Ed Dlugokencky, atmospheric chemist at ESRL, agrees that East African wetlands may well play a significant role in methane emissions over the past 2 years. “But whether this is a climate feedback is still very difficult to answer,” simply because of limited records and large annual variations in rainfall and wetland emissions. Nisbet notes, however, that the same dynamic can play out in other tropical wetlands. “A warming world is a wetter world in the humid tropics,” Nisbet says. “We have good reason to expect, if we have an increase in humidity and temperature, then biological productivity follows.” Research flights over wetlands in Zambia found methane levels 10 times higher that the models suggested, Nisbet and his colleagues reported in May.
The researchers who identified the link to East Africa also worked to rule out another possible factor in the 2-year surge: a slowdown in atmospheric methane destruction. Unlike carbon dioxide, which persists for centuries, methane only lasts about a dozen years before being washed out of the air, mostly by an atmospheric cleaner called a hydroxyl (OH) radical. Nitrogen oxides, common pollutants from burning fossil fuels, contribute to the formation of OH – and nitrogen oxides declined as traffic and industry dwindled early in the pandemic, which which should have reduced the OH and allowed more methane to survive. “But we find that’s not the case at all,” says Daniel Jacob, an atmospheric chemist at Harvard and co-author of the second study. Matching the estimated pandemic OH reduction in their models led to negligible change in methane levels.
In 2021, more than 100 countries signed on to the Global Methane Pledge, which would reduce emissions by 30% from 2020 levels, primarily by plugging oil and gas infrastructure leaks. Some scientists have even discussed removing methane from the air.

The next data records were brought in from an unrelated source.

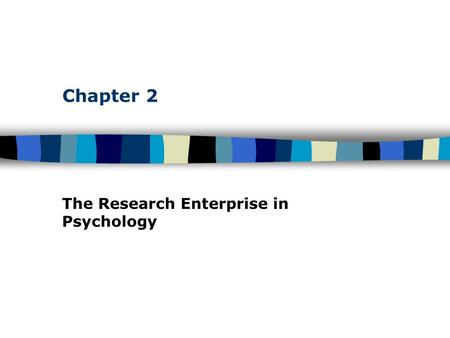 Chapter 2 The Research Enterprise in Psychology. Table of Contents The Scientific Approach: A Search for Laws Basic assumption: events are governed by.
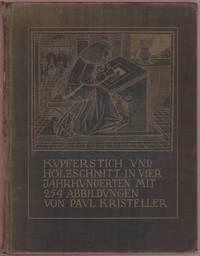 Kupferstich und Holzschnitt in Vier Jahrhunderten, mit 259 abbildungen.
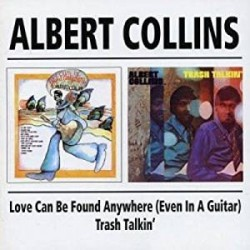 CD ALBERT COLLINS LOVE CAN BE FOUND ANYWHERE (EVEN IN A GUITAR) TRASH TALKIN' 5017261203649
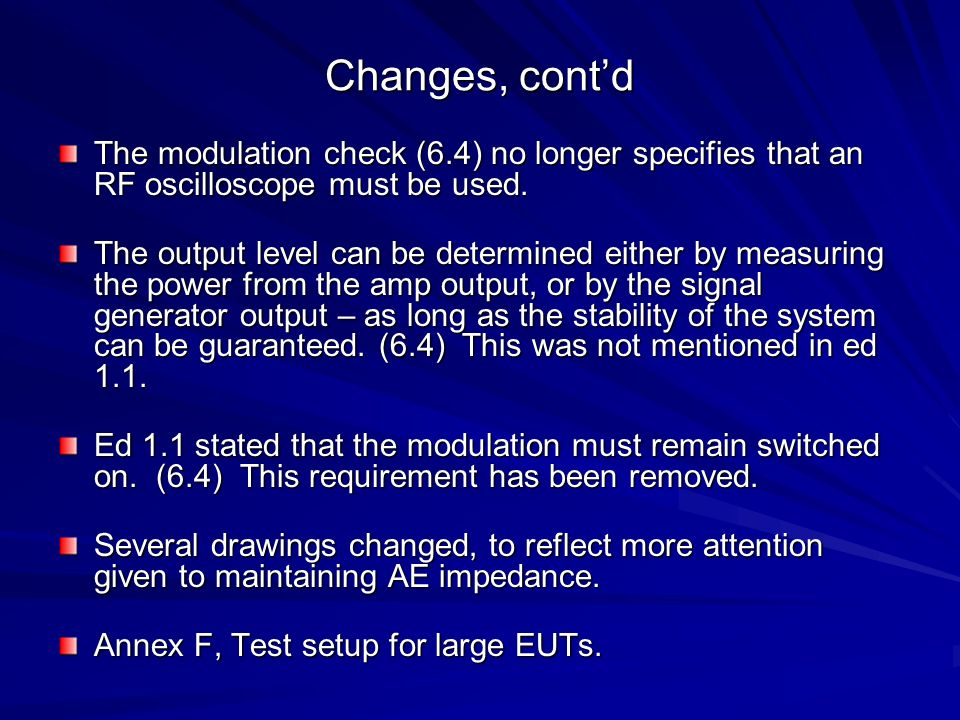 Changes, contd The modulation check (6.4) no longer specifies that an RF oscilloscope must be used. The output level can be determined either by measu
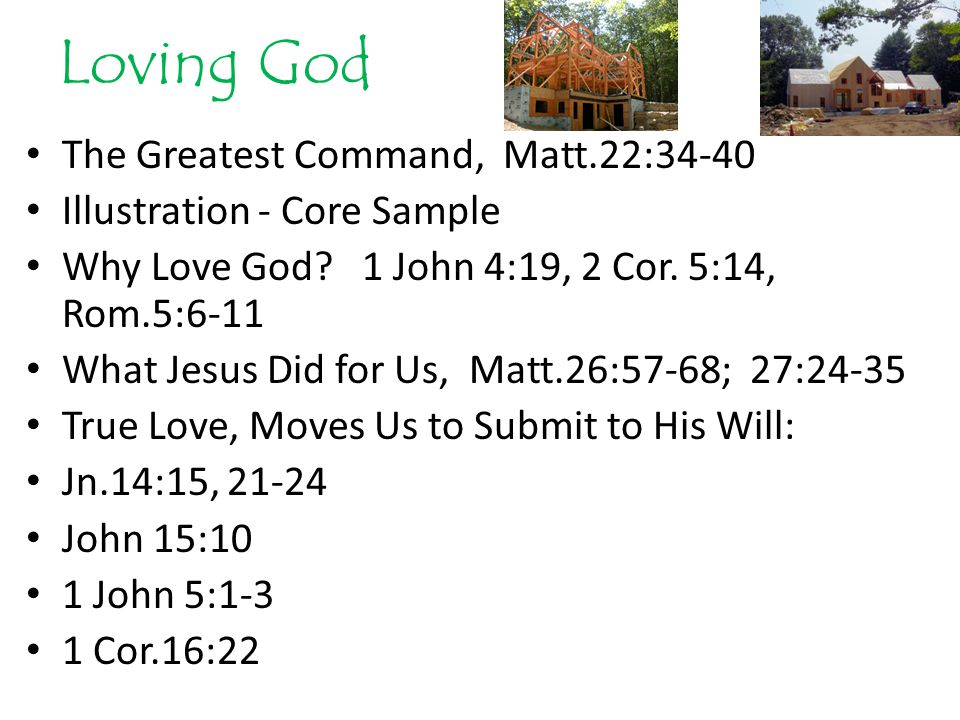 Loving God The Greatest Command, Matt.22:34-40 Illustration - Core Sample Why Love God.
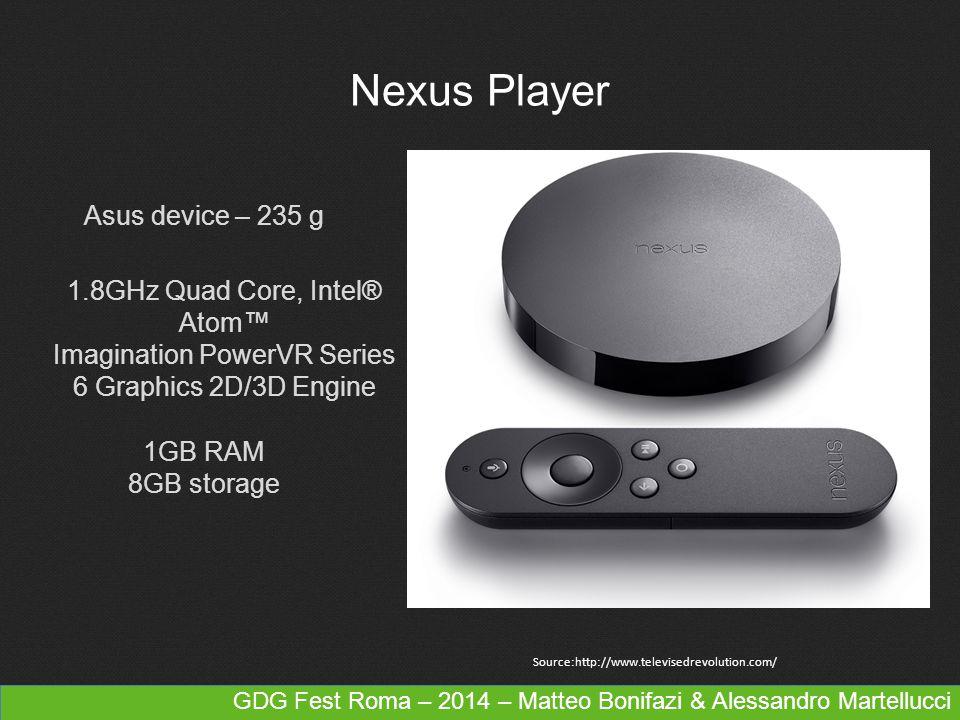 GDG Fest Roma – 2014 – Matteo Bonifazi & Alessandro Martellucci Nexus Player Source:http://www.televisedrevolution.com/ 1.8GHz Quad Core, Intel® Atom™ Imagination PowerVR Series 6 Graphics 2D/3D Engine 1GB RAM 8GB storage Asus device – 235 g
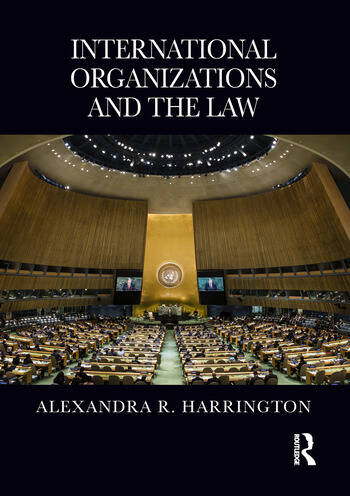 International Organizations and the Law book cover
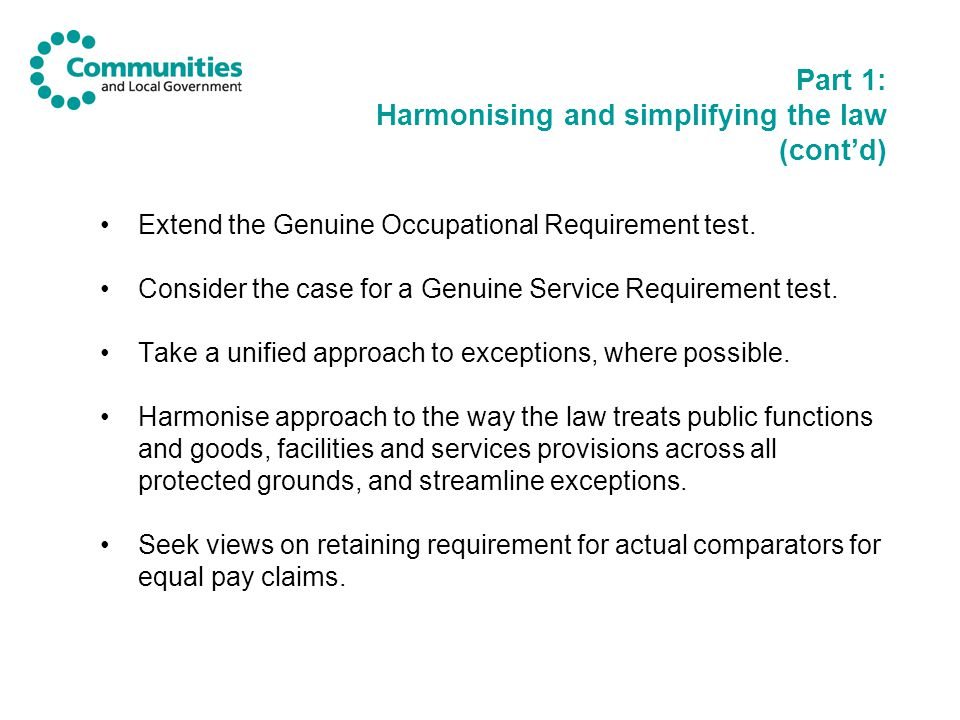 Part 1: Harmonising and simplifying the law (cont'd) Extend the Genuine Occupational Requirement test.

But those efforts might not offset increased emissions from wetlands, says Benjamin Poulter, a biogeochemical modeler at NASA’s Goddard Space Flight Center. “I can see a scenario where we’re mitigating methane, but we’re still seeing an increase in atmospheric methane.”
Some might point to methane emissions as a reason to drain or develop wetlands, which are already under threat around the world, says Eoghan Darbyshire, a researcher at the Conflict and Environment Observatory, a UK charity. Last year, following earlier work by Palmer that first pinpointed the Sudd as a source of methane, South Sudan proposed to achieve its climate goals by completing the Jonglei Canal, abandoned in the 1980s, which would divert water from the Sudd to Egypt. But the Sudd’s drainage could simply replace its methane emissions with carbon dioxide generated as the newly exposed peat decomposes, while causing immeasurable damage to its ecosystem, says Darbyshire. “On the surface, these seem like reasonable arguments,” he says. “But if you start to think about it a bit, they start to unravel and you’re left with an overwhelming sense of uncertainty.”